SSY160   Digital and multivariable control


Eligibility:


In order to be eligible for a second cycle course the applicant needs to fulfil the general and specific entry requirements of the programme that owns the course. (If the second cycle course is owned by a first cycle programme, second cycle entry requirements apply.)
Exemption from the eligibility requirement: Applicants enrolled in a programme at Chalmers where the course is included in the study programme are exempted from fulfilling these requirements.

Course specific prerequisites

A basic course in automatic control including some familiarity with state space models.

Aim

The purpose of this course is to introduce and investigate techniques to analyze and design model based control systems. Linear state space modeling framework is applied to create a basis for different type of controller and state estimation methods. Starting from a pure state-feedback concept down to the optimal control methods, a large variety of feedback control techniques are presented with special attention on applications. Kalman filtering as an optimal way of state reconstruction is discussed in details. In this course, systems with multiple input and outputs are also analyzed from input-output point of view, through transfer function matrices. Disturbances, modeling uncertainties and robustness are also highlighted in the course. Exercises are playing an important role along the entire course.

Learning outcomes (after completion of the course the student should be able to)

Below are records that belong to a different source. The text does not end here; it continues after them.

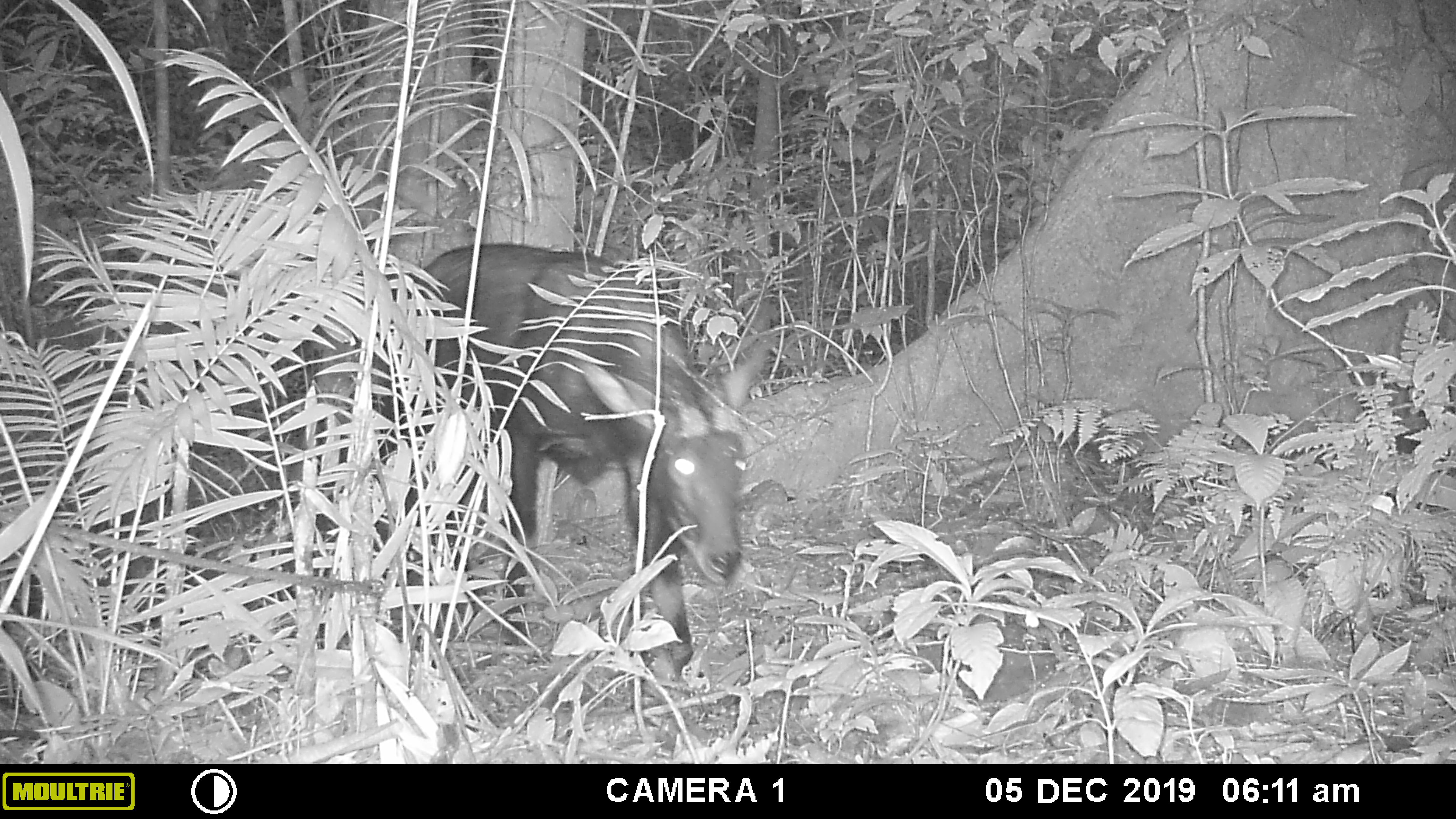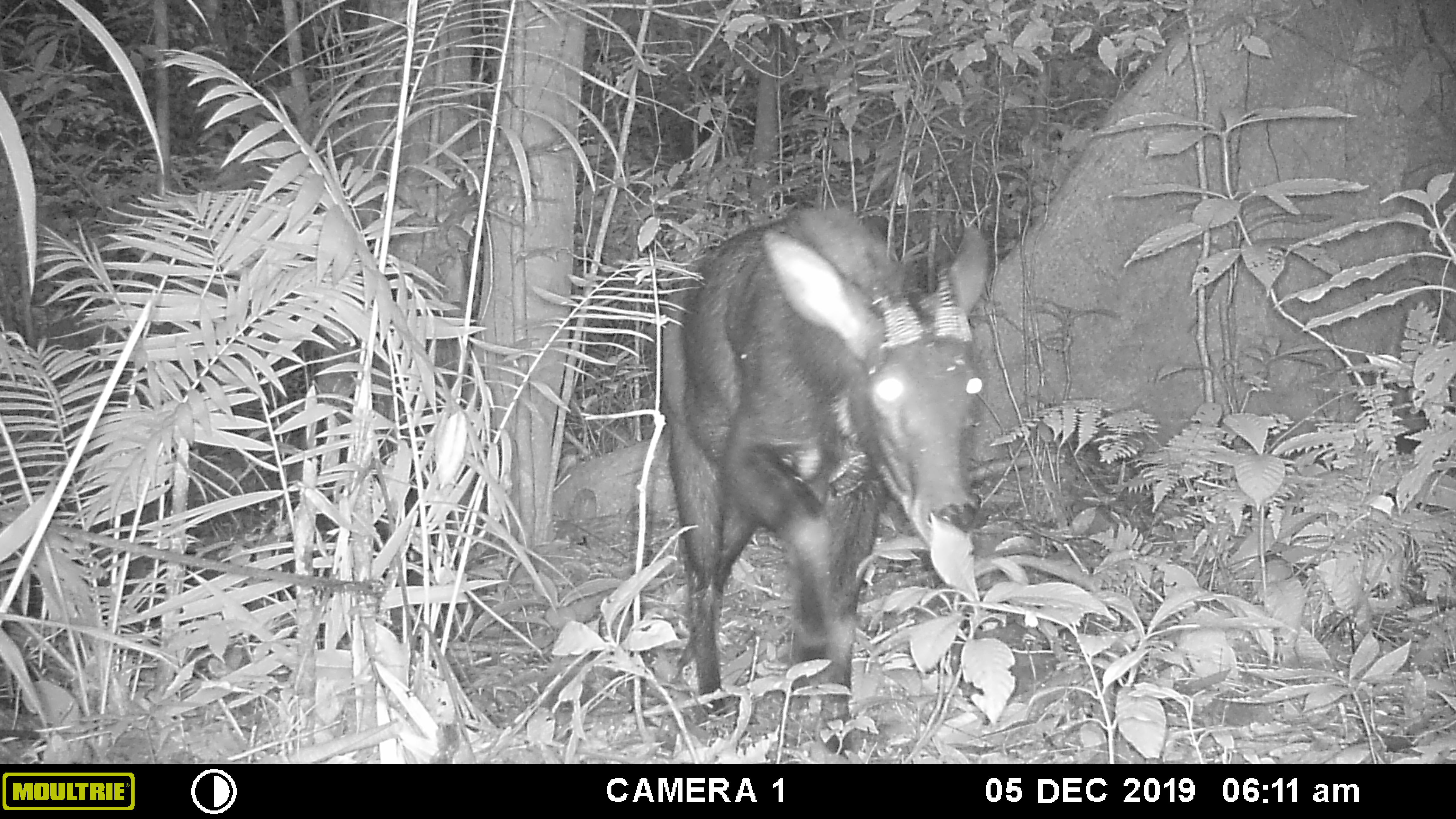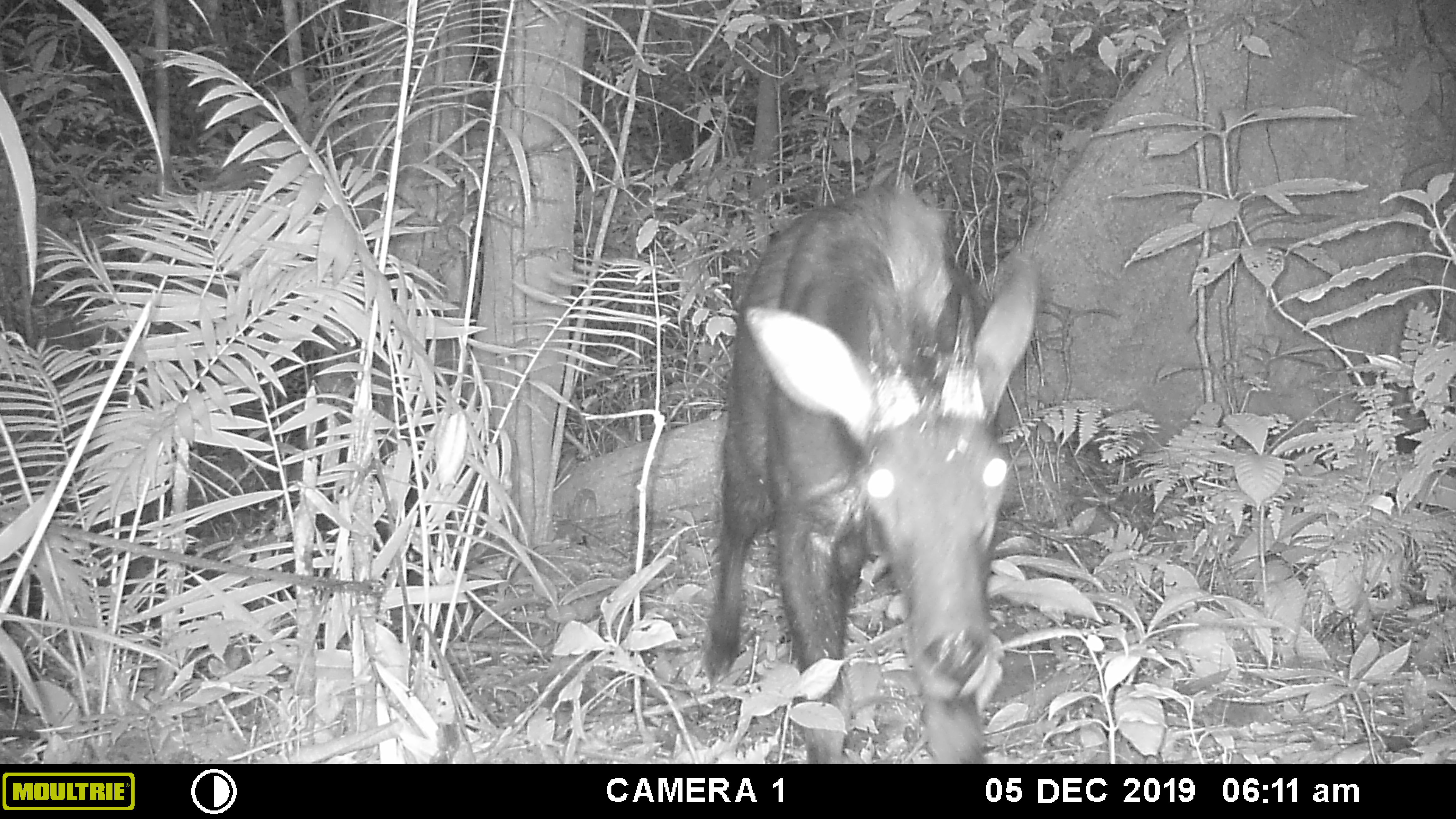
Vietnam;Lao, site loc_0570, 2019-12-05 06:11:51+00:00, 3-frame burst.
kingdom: Animalia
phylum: Chordata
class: Mammalia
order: Artiodactyla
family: Bovidae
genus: Capricornis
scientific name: Capricornis sumatraensis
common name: chinese serow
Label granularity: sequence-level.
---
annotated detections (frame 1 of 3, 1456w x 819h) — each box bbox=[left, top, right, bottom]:
chinese serow: bbox=[280, 242, 774, 675]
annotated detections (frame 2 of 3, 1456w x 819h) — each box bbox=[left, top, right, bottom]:
chinese serow: bbox=[661, 206, 990, 755]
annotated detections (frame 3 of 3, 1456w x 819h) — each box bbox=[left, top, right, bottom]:
chinese serow: bbox=[698, 181, 1038, 763]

  • Design control algorithms for linear time-invariant (LTI) dynamical systems with some state-space methods presented.
  • Become familiar with the concept of the state-space terminology.
  • Linearize nonlinear continuous time multivariable models (MIMO). Have some knowledge on deriving discrete time forms from continuous time LTI descriptions by a suitable sampling.
  • Understand model descriptions for linear time-invariant multivariable systems. Analyze these type of systems from the point of view controllability, observability and stability.
  • Explain and design discrete time multivariable state feedback controllers, based on linear quadratic optimization.
  • Explain, design, and analyze Kalman filters, and apply them for state estimation combined with controller design, i.e. LQG-control. Understand the principle of separation, analyze closed-loop optimal behavior.
  • Become familiar with the the basics of MIMO transfer functions and with their most important analytical properties. Understand concept for frequency domain analysis and synthesis of MIMO systems.
  • Define stability of dynamic systems under the presence of additive and multiplicative uncertainties. Provide with robustness uncertainty tests. Understand and design robust control techniques. Understand basic concept of decentralized and distributed control algorithms.

Content


  • Multivariable systems. MIMO (Multiple input-multiple output) vs. SISO (single input-single output) dynamical systems. Nonlinear dynamical systems and linearization. Basic control concepts (feedback, stability).
  • State-space realizations, state transformation. Continuous and discrete time descriptions. Discretization technique. Analytic properties of linear dynamical systems. Controllability, observability, multivariable poles and zeros, stability.
  • Analytic properties of linear dynamical systems. Controllability, observability, multivariable poles and zeros, stability.
  • Closed-loop control systems in state-space. Linear quadratic regulation
  • State observer design. Kalman filtering. Separation principle. Linear quadratic gaussian control (LQG).
  • Transfer function matrices. Sensitivity, robustness. Performance limitations in controlled systems.
  • Uncertainty and robustness. Disturbance rejecting robust control and state estimator. 
  • Introduction to large-scale system design. Distributed and decentralized control. Decoupling.


Organisation

The course is divided into a series of lectures, problem solving, and a mandatory project including assignments and laboratory sessions.

Literature

Control textbook and lecture slides.

Examination including compulsory elements

Written exam with TH grading; project with assignments and laboratory sessions (pass/fail).


Published: Mon 28 Nov 2016.